La façon dont il me l’a dit m’a fait me contracter encore davantage, et l’orgasme suivant m’a littéralement brisée en deux. Mes genoux ont tremblé, je me suis arquée contre lui, et Damián a continué à bouger en moi avec une précision sauvage. Je sentais sa respiration s’accélérer, son contrôle lui échapper enfin complètement.

— Regarde-moi, a-t-il ordonné.

J’ai relevé le visage juste assez pour le voir par-dessus mon épaule. Sa barbe était humide, ses yeux sombres, ses lèvres entrouvertes. Il était magnifique d’une manière sale, féroce, presque brutale. Il m’a attrapé le menton, a soutenu mon regard et a commencé à donner ses derniers coups de reins avec une urgence animale.

— Je vais encore jouir en toi, a-t-il dit. Je vais te laisser pleine.

Je n’ai pas eu le temps de répondre. Il s’est enfoncé encore deux fois, dur, parfait, puis il est venu dans un tremblement qui lui a parcouru tout le corps.

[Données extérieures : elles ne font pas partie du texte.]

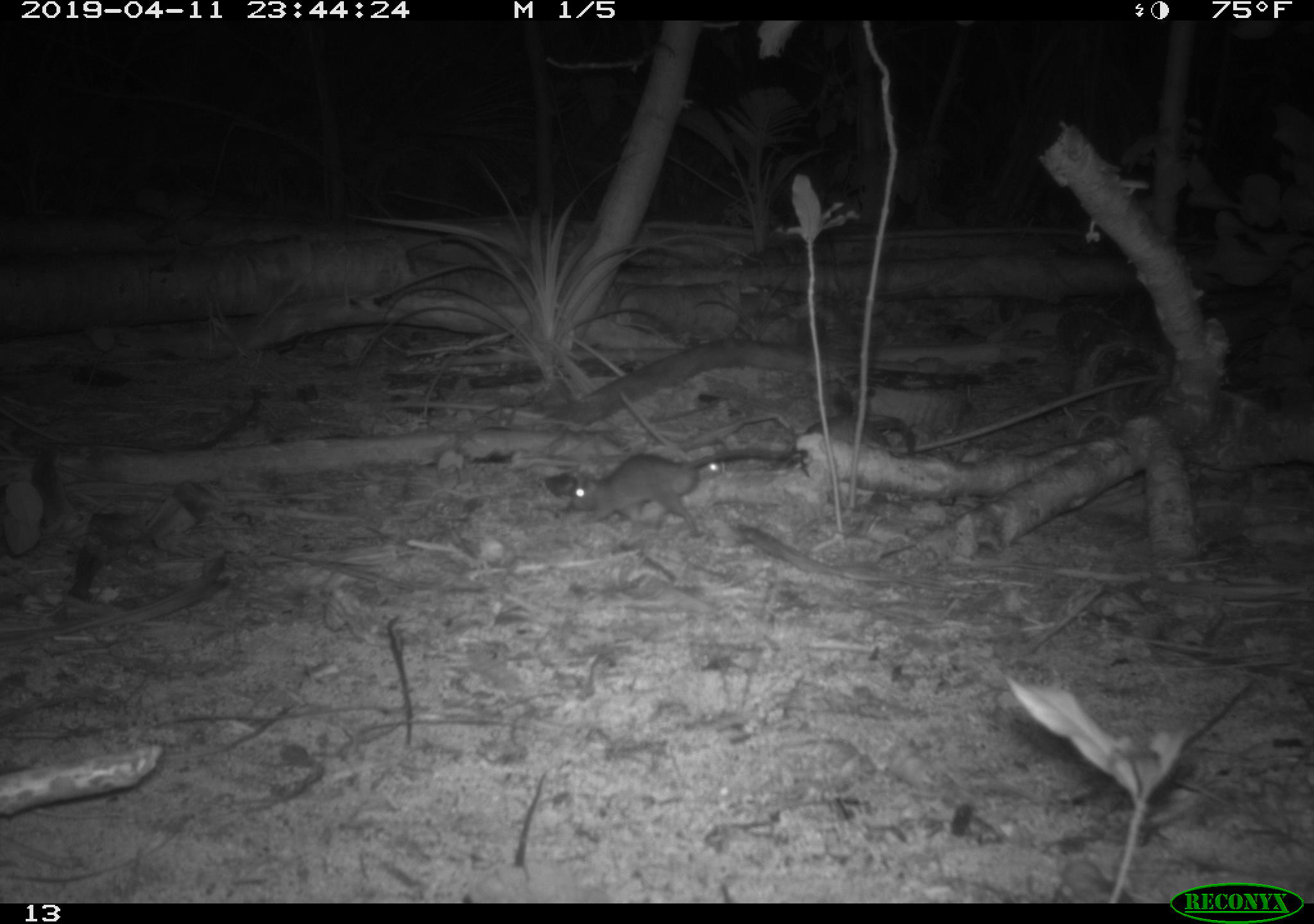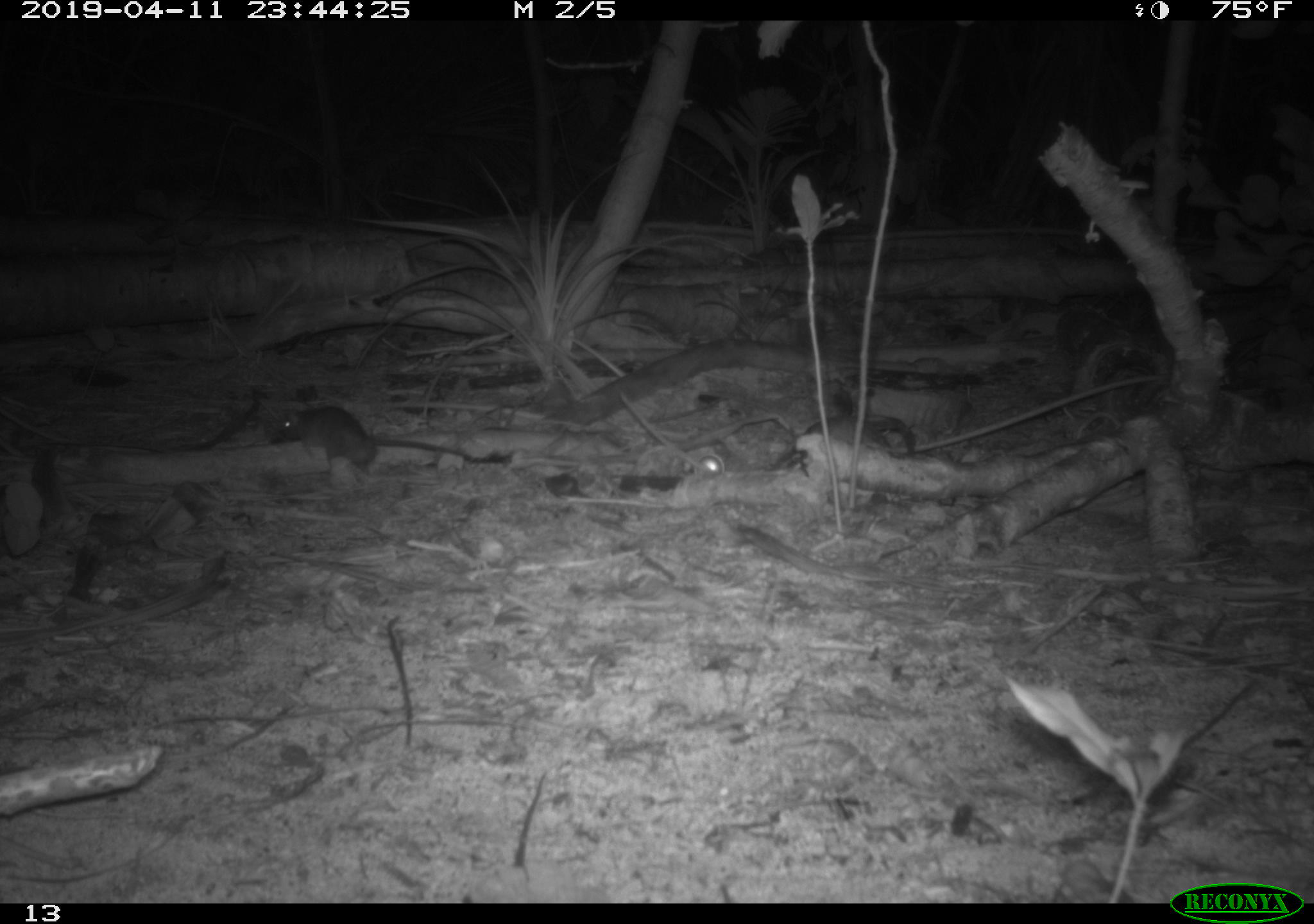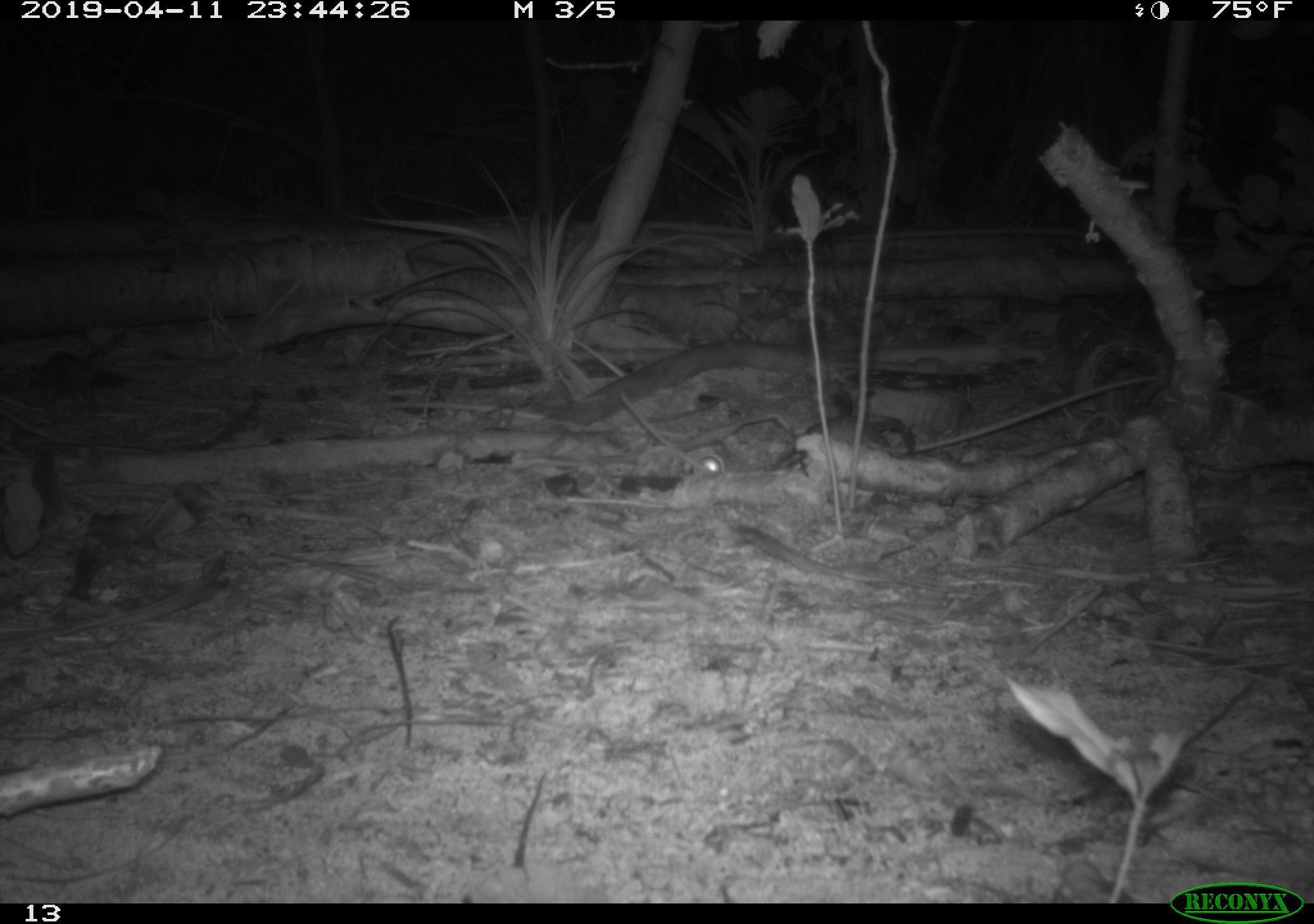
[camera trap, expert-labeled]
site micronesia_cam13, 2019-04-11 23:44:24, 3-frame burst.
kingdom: Animalia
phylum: Chordata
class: Mammalia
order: Rodentia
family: Muridae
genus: Rattus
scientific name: Rattus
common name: rat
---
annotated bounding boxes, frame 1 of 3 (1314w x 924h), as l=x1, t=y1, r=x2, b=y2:
rat: l=556, t=451, r=724, b=536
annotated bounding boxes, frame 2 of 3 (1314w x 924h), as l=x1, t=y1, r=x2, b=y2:
rat: l=270, t=404, r=529, b=479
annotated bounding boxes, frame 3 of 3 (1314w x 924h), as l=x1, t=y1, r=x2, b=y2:
rat: l=14, t=321, r=126, b=411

Je l’ai senti en moi, épais, chaud, se déversant en pulsations profondes tandis qu’il me tenait par la taille avec une force qui allait laisser des marques pendant des jours. Il est resté ainsi, immobile, à respirer contre ma nuque. J’ai senti son sperme commencer à couler le long de l’intérieur de ma cuisse et, au lieu de m’en incommoder, cela m’a paru être la chose la plus intime que j’aie jamais vécue.

***

Il nous a fallu quelques minutes pour nous remettre. Il m’a aidée à rabaisser ma jupe et je lui ai remis son col de chemise en place. Nous avons ri un instant comme deux adolescents qui viennent de faire une bêtise, puis nous nous sommes embrassés de nouveau, cette fois sans hâte, presque tendrement.

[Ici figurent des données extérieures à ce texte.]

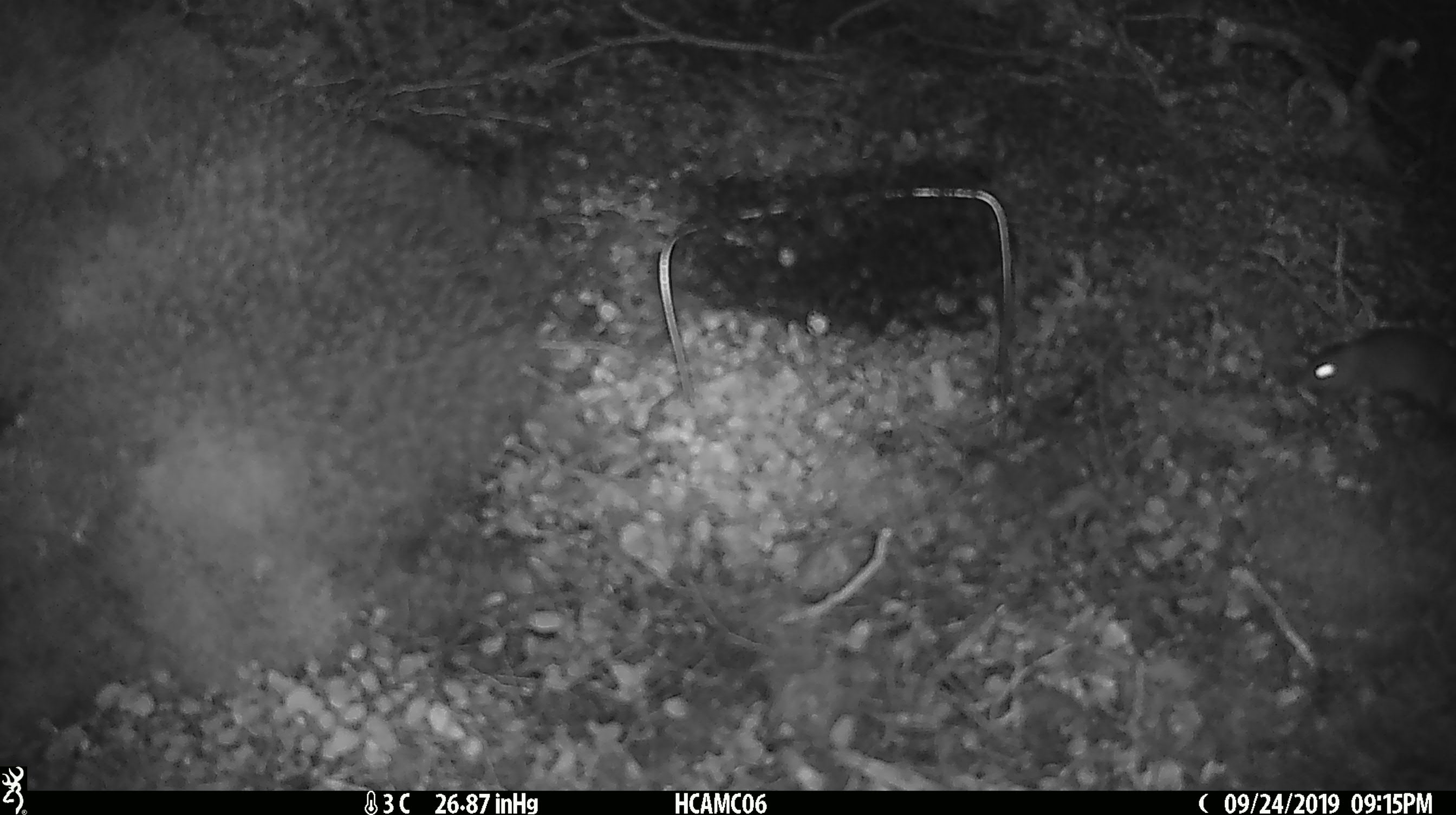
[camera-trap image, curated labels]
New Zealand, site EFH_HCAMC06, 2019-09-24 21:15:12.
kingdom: Animalia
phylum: Chordata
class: Mammalia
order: Rodentia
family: Muridae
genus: Mus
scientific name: Mus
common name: mouse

Quand nous sommes redescendus, le concert continuait de résonner de l’autre côté du mur. Personne n’avait remarqué notre absence. C’est peut-être cela qui m’a le plus marquée : le monde avait continué de tourner exactement comme avant tandis que quelque chose changeait en moi.

À la porte de service, avant de nous dire au revoir pour que chacun reparte de son côté, il a soutenu mon regard beaucoup trop longtemps.

— J’ai une famille, a-t-il dit comme si je ne le savais pas. Je ne peux pas t’offrir une histoire normale.

— Je ne te demande pas une histoire normale.

— Alors sache ce que je veux te demander.

— Demande-moi.

Il a pris une inspiration.

— Tu veux être ma maîtresse ?

J’ai soutenu son regard le même temps qu’il avait soutenu le mien.

— Ce sera un plaisir, ai-je répondu.

Et depuis cette nuit-là, chaque fois que je traverse la réception des bureaux et que je jette un coup d’œil au grand canapé, je retrouve la sensation exacte de la cuisse qui remonte, de la caméra éteinte, de l’ombre derrière le store et de la promesse silencieuse que nous avons tous les deux signée sans écrire un seul mot.